> _Passage to read_:
[Begin]

Rick’s Quick Takes: Summer, Part Two

Unless otherwise noted, title links are typically to Bandcamp for streaming and purchasing, or to Spotify/YouTube for streaming with a additional purchase link following the review.

First off, the triple-disc elephant in the room: the Neal Morse Band’s An Evening of Innocence & Danger: Live in Hamburg. Morse, Eric Gillette, Bill Hubauer, Randy George and Mike Portnoy deliver exactly what the title says, plowing through the NMB’s most recent conceptual opus with the added excitement of rougher vocal edges and elongated opportunities for face-melting solos. Welcome deep cuts at the end of each set plus the heady mashup encore “The Great Similitude” heat things up nicely. The band’s delight in being back in front of a transatlantic audience comes through with (sorry not sorry) flying colors. Order from Radiant Records here.

Motorpsycho, on the other hand, cools things down on their new, palindromically titled Yay! This time around, Bent Sæther, Magnus “Snah” Ryan and Tomas Järmyr back off the booming drones, steering into light acoustic textures and Laurel Canyon vocal harmonies for a fresh, intimate variation on their spiraling neopsychedelia. Even with titles like “Cold & Bored” and “Dank State (Jan ’21)”, the results are inviting and exhilarating. (And don’t worry — the band’s penchant for the long jam is alive and well on more expansive tracks like “Hotel Daedelus” and closer “The Rapture”) My favorite from this crew since 2017’s The Tower.

And, seconding Russell Clarke, I heartily recommend I Am the Manic Whale’s Bumper Book of Mystery Stories. Dialing down the snark of previous albums and turning up the atmospherics, it’s a thematically linked suite of veddy veddy British melodic prog vignettes engineered to thrill and disturb. Michael Whiteman and his jolly compatriots seem absolutely delighted to creep you out on “Ghost Train”, send your head spinning on “Erno’s Magic Cube”, and drag you into headlong adventure on land (“Secret Passage”), sea (“Nautilus”) and outer space (“We Interrupt This Broadcast . . .”). I felt like a kid again!

Meanwhile, Greta Van Fleet come slamming back with Starcatcher. With the polished studio sound of 2021’s The Battle of Garden’s Gate well and truly ditched, Frankenmuth, Michigan’s finest get down and dirty here, launching one ferocious rocker after another and mounting a stairway to . . . somewhere? on the trippy single “Meeting the Master.” Yeah, GVF still wear their influences on their capacious sleeves, and sometimes feel a bit inside the box for all the Kiszka brothers’ ecstatic caterwauling. But getting the Led out to Generation Z still strikes me as a worthwhile mission, and to see these young’uns keep the flame alight is all an aging rocker could ask for. Order from GVF’s webstore here.

[End]

> _Entries provided_:
[Begin]

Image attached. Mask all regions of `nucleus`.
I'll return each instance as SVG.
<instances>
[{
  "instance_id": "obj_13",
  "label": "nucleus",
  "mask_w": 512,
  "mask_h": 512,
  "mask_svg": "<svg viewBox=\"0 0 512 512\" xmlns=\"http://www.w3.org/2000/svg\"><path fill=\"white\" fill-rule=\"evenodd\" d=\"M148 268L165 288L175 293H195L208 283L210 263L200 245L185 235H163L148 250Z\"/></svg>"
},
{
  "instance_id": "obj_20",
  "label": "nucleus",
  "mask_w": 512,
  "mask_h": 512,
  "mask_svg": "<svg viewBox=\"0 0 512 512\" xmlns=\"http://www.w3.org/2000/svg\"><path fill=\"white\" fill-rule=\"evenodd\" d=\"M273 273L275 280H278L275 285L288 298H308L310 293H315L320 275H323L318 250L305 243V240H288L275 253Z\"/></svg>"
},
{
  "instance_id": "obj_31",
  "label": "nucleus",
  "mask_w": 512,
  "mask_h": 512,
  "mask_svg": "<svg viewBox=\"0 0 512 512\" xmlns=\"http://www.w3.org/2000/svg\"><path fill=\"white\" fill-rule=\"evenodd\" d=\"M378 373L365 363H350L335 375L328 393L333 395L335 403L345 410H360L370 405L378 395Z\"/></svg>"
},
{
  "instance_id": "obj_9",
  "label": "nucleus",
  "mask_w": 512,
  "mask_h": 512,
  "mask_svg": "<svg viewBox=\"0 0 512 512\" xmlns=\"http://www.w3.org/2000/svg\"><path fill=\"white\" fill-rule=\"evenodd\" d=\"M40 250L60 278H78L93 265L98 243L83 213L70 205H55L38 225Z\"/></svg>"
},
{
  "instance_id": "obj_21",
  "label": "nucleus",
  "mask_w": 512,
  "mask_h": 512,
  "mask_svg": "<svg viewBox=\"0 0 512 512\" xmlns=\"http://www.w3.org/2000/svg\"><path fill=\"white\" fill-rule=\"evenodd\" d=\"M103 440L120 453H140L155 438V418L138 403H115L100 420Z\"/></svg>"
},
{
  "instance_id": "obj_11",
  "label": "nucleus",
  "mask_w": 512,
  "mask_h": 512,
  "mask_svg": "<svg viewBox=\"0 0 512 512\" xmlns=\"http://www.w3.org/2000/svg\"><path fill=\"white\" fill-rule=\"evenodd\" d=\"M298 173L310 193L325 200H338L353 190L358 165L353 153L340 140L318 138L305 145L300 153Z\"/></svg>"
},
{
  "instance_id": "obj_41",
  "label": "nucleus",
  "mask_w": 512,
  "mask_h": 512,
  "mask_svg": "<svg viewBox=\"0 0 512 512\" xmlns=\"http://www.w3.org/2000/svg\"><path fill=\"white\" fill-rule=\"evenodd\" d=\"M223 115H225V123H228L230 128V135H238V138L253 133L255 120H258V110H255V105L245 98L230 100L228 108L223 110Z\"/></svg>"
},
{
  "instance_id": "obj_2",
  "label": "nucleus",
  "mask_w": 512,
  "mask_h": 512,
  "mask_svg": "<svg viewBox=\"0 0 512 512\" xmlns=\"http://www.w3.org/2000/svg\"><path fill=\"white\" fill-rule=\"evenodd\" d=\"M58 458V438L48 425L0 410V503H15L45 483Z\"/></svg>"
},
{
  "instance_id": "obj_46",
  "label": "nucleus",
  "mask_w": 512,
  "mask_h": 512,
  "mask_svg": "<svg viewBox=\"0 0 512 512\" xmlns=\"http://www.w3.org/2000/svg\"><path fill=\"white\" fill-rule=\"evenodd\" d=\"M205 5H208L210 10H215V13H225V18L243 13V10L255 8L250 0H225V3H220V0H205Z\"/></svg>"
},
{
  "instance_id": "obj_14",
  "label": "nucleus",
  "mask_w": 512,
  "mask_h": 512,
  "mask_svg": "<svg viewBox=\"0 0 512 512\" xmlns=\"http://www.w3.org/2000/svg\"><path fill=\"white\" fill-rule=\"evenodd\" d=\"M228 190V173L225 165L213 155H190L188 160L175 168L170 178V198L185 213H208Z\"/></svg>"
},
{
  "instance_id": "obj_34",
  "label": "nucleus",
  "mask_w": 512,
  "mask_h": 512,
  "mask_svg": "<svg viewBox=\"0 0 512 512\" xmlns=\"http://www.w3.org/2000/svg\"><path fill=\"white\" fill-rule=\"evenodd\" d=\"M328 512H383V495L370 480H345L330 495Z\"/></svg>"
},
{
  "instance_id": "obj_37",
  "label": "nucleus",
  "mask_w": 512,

[End]

> _Brief A_: In the review roundup, which band made the album Yay!?
> _Brief B_: Print the part of the review roundup starting at "Meanwhile, Greta Van" and ending at "GVF’s webstore here.".

> _Exercise solution A_: Motorpsycho

> _Exercise solution B_:
Meanwhile, Greta Van Fleet come slamming back with Starcatcher. With the polished studio sound of 2021’s The Battle of Garden’s Gate well and truly ditched, Frankenmuth, Michigan’s finest get down and dirty here, launching one ferocious rocker after another and mounting a stairway to . . . somewhere? on the trippy single “Meeting the Master.” Yeah, GVF still wear their influences on their capacious sleeves, and sometimes feel a bit inside the box for all the Kiszka brothers’ ecstatic caterwauling. But getting the Led out to Generation Z still strikes me as a worthwhile mission, and to see these young’uns keep the flame alight is all an aging rocker could ask for. Order from GVF’s webstore here.